Scene-based reasoning records
— start —

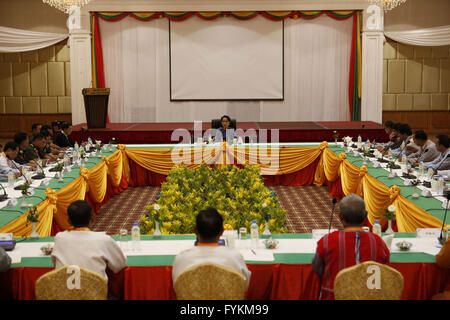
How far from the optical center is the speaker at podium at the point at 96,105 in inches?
366

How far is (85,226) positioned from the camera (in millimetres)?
2701

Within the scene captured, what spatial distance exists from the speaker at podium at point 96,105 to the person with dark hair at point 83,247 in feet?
22.7

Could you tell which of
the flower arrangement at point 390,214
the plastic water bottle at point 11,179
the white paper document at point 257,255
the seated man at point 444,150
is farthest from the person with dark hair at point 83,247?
the seated man at point 444,150

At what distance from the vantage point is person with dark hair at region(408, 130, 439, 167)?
21.0ft

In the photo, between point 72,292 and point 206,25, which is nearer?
point 72,292

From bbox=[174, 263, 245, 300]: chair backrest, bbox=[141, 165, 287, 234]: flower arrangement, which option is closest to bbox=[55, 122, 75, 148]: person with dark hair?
bbox=[141, 165, 287, 234]: flower arrangement

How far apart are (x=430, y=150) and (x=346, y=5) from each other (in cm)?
655

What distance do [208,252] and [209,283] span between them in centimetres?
16

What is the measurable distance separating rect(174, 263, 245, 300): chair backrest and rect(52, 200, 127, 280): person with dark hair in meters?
0.51

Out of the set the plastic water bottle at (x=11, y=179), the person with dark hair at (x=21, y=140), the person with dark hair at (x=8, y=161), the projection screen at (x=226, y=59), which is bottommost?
the plastic water bottle at (x=11, y=179)

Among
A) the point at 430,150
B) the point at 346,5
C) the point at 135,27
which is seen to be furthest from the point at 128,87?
the point at 430,150

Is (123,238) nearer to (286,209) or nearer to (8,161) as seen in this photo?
(8,161)

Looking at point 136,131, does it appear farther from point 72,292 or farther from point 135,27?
point 72,292

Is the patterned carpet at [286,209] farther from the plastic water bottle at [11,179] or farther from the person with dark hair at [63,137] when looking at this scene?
the person with dark hair at [63,137]
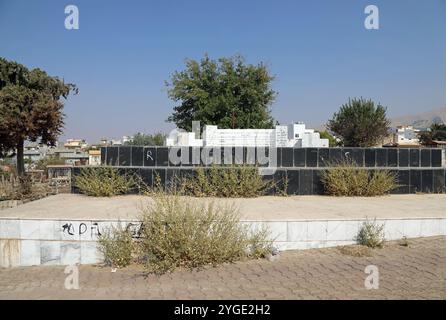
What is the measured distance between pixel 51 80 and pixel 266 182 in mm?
15816

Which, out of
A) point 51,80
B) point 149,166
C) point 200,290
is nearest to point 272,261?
point 200,290

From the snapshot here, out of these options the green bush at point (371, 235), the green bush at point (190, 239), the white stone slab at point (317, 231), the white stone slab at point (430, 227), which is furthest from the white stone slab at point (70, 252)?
the white stone slab at point (430, 227)

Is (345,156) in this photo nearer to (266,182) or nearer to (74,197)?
(266,182)

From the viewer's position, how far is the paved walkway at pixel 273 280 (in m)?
4.21

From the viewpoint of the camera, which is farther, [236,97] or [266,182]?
[236,97]

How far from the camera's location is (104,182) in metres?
8.55

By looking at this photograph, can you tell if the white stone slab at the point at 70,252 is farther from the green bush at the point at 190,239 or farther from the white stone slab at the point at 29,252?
the green bush at the point at 190,239

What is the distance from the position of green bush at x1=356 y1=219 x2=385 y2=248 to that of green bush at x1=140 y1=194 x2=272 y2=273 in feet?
4.91

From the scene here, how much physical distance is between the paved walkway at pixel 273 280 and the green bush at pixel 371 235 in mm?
136

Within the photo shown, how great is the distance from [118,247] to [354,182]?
5.74m

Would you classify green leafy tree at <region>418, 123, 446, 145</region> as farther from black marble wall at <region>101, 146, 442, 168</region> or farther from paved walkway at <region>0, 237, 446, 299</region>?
paved walkway at <region>0, 237, 446, 299</region>

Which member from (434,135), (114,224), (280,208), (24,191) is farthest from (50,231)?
(434,135)
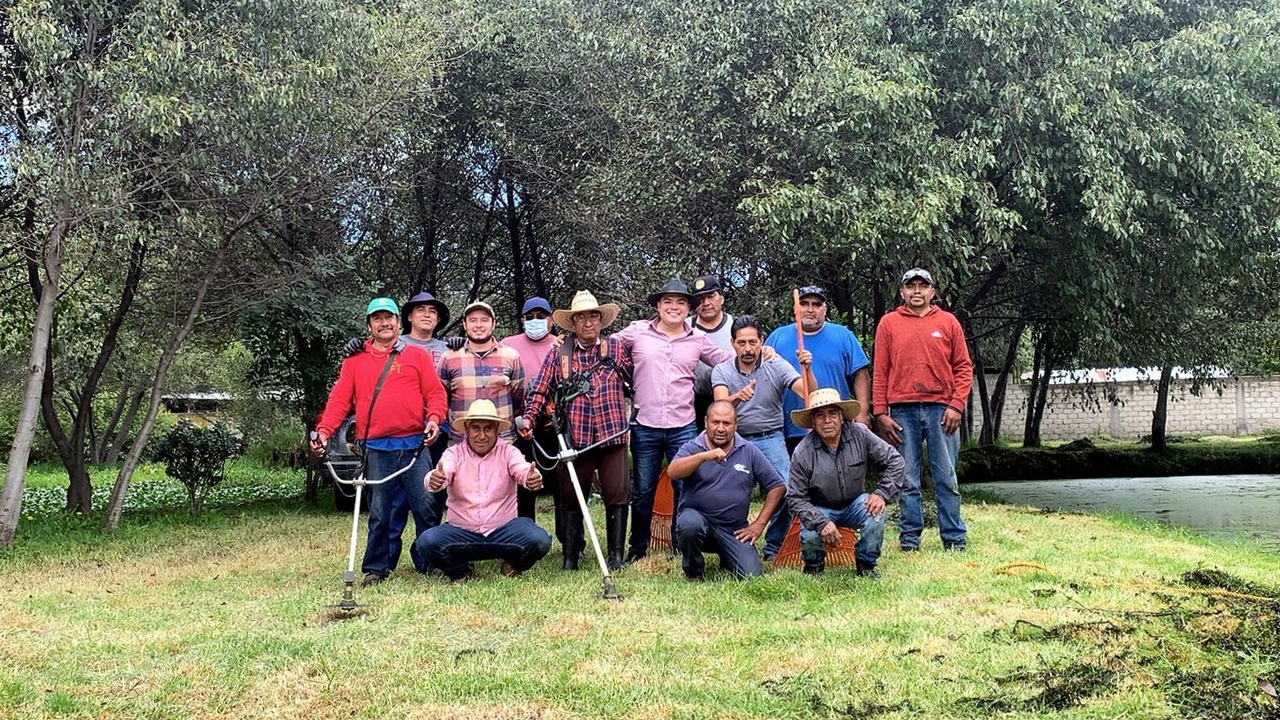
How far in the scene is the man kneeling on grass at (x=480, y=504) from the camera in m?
5.80

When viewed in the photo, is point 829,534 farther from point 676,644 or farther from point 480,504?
point 480,504

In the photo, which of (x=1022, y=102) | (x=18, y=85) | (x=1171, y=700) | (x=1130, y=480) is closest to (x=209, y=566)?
(x=18, y=85)

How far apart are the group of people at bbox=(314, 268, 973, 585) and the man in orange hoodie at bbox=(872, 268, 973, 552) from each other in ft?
0.04

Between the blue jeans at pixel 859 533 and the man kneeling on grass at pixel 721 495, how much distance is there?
0.83 ft

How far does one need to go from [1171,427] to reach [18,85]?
2620 centimetres

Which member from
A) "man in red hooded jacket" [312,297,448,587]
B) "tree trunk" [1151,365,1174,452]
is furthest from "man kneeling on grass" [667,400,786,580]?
"tree trunk" [1151,365,1174,452]

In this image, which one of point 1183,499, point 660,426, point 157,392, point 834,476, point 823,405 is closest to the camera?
point 823,405

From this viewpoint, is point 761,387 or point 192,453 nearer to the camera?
point 761,387

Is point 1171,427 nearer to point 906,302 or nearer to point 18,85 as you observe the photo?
point 906,302

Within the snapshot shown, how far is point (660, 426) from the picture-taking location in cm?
620

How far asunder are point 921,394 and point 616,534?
2025mm

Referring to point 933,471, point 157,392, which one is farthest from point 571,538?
point 157,392

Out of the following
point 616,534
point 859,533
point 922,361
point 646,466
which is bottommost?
point 616,534

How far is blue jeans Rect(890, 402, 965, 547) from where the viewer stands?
253 inches
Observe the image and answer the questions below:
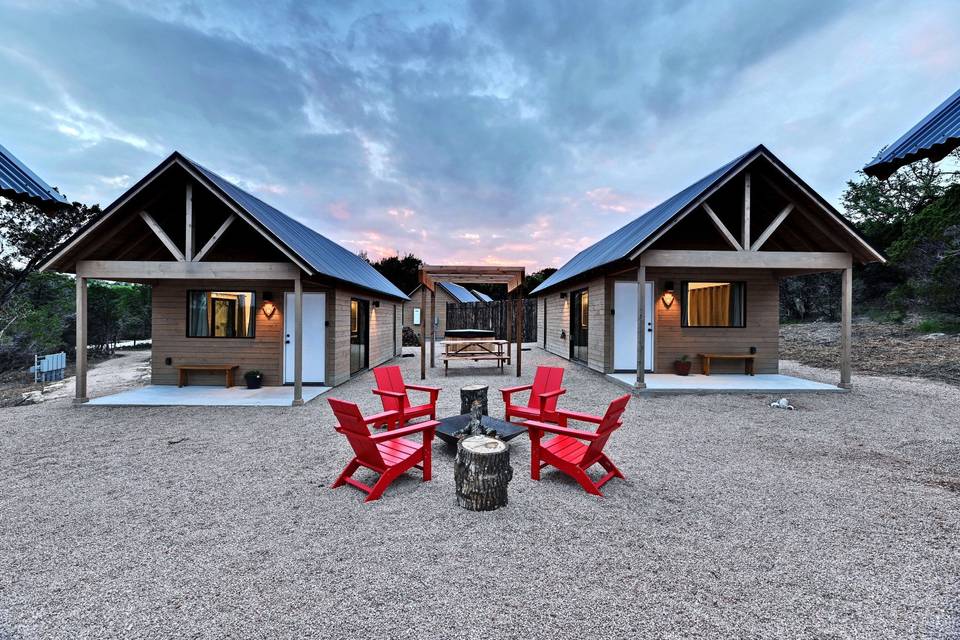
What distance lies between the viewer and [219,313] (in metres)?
8.84

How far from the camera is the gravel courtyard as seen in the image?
2074mm

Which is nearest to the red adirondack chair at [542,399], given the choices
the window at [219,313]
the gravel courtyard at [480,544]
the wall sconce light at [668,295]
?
the gravel courtyard at [480,544]

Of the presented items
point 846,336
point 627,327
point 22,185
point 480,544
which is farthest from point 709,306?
point 22,185

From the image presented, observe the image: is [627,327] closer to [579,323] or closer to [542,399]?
[579,323]

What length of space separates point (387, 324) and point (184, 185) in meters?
7.72

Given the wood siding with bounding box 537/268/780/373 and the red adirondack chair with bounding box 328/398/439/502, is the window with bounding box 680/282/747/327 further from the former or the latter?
the red adirondack chair with bounding box 328/398/439/502

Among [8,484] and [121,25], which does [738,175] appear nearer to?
[8,484]

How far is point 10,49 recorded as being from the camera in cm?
1179

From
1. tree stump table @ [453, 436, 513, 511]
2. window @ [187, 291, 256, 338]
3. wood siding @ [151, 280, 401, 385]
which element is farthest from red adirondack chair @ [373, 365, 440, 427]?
window @ [187, 291, 256, 338]

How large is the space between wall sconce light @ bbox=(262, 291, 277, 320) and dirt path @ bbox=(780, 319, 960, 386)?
15666 millimetres

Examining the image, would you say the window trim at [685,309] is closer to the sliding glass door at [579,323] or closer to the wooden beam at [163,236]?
the sliding glass door at [579,323]

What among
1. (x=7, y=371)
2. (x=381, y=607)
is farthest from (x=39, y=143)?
(x=381, y=607)

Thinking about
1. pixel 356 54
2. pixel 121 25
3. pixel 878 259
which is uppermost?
pixel 356 54

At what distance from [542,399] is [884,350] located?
16.4 m
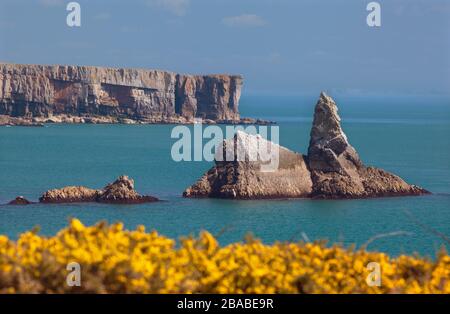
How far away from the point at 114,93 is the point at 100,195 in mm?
106387

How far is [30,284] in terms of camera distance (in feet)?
31.7

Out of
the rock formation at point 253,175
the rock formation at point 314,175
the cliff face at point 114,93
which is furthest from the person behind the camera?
the cliff face at point 114,93

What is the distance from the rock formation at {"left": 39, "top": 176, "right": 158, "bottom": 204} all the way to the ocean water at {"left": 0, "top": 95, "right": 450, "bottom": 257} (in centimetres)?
95

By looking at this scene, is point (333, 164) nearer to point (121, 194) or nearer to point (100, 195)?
point (121, 194)

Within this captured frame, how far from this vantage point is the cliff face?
14075cm

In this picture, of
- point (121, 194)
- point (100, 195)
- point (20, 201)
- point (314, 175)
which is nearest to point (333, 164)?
point (314, 175)

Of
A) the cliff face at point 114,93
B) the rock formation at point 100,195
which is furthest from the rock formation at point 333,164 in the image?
the cliff face at point 114,93

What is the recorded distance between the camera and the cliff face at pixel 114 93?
140750mm

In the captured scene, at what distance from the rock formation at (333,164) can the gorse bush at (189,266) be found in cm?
3472

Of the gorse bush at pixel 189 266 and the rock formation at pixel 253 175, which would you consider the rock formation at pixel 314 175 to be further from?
the gorse bush at pixel 189 266

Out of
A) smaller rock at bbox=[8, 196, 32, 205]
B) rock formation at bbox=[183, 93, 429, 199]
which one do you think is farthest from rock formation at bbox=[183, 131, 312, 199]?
smaller rock at bbox=[8, 196, 32, 205]

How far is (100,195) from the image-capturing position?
1695 inches
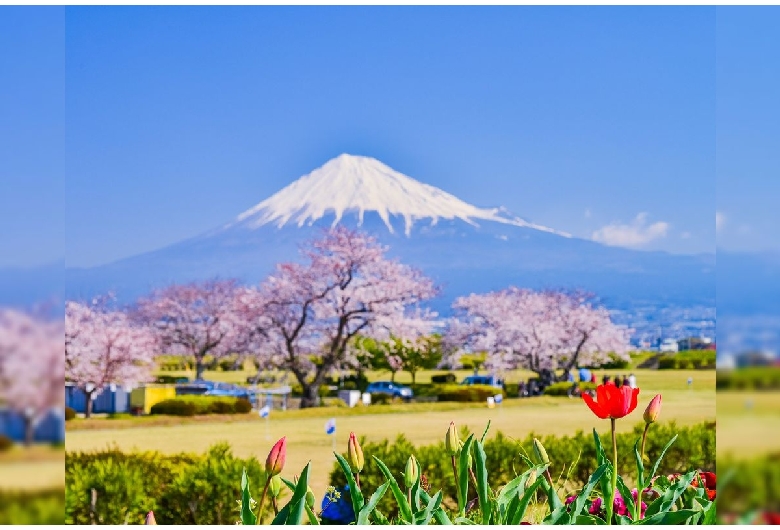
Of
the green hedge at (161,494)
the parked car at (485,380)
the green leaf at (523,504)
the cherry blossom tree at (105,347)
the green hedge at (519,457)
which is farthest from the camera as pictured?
the parked car at (485,380)

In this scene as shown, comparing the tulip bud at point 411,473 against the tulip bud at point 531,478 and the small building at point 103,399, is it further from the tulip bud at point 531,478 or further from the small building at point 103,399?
the small building at point 103,399

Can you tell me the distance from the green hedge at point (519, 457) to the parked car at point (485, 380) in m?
2.90

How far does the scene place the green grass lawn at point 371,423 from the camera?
7355mm

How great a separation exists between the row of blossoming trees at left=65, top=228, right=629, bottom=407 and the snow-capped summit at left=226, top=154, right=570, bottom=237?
0.32 metres

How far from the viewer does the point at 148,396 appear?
7953 mm

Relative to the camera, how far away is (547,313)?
29.8 feet

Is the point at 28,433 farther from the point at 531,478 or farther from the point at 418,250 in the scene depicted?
the point at 418,250

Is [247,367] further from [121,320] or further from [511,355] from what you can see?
[511,355]

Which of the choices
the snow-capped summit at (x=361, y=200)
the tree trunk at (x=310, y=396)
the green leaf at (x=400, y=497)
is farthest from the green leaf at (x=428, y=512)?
the tree trunk at (x=310, y=396)

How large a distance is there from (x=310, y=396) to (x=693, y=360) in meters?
3.86

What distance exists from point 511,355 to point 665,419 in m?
1.74

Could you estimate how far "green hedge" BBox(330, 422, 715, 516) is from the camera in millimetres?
4250

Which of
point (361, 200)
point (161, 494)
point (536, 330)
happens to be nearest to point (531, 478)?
point (161, 494)

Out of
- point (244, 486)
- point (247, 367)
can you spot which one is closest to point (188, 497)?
point (244, 486)
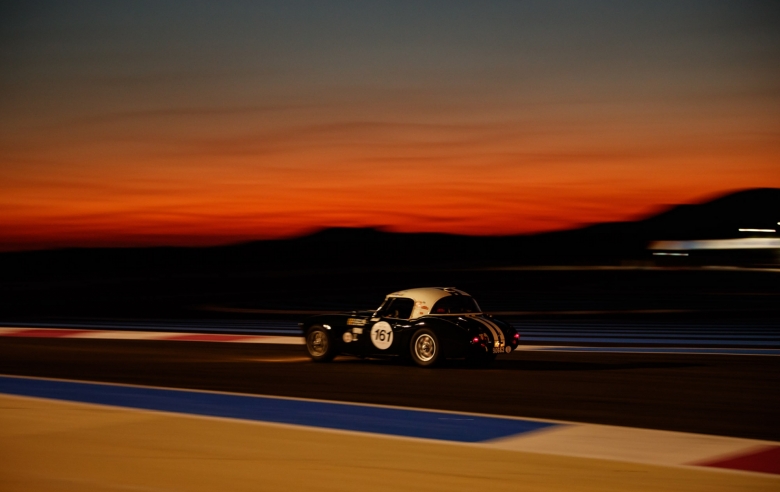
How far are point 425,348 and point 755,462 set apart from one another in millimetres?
7691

— end —

*STATED TASK*:
Starting at the line containing "Could you estimate" and continuing through the end of the records, copy every line, requests included, but leave out the pictures. In each answer, multiply every number (the distances and the point coordinates) by 1.05 and round to a whole number, with halves rounded up.

*ANSWER*:
Could you estimate how far "green hedge" BBox(330, 422, 715, 516) is from the camera in millimetres?
4463

Which of
point (361, 200)
point (161, 494)
point (536, 330)
happens to be nearest to point (531, 478)?
point (169, 519)

Out of
- point (244, 486)
- point (247, 367)
can you spot which one is closest to point (188, 497)?
point (256, 510)
How far are point 425,348 and point 755,462 set apart from one another in millimetres?
8076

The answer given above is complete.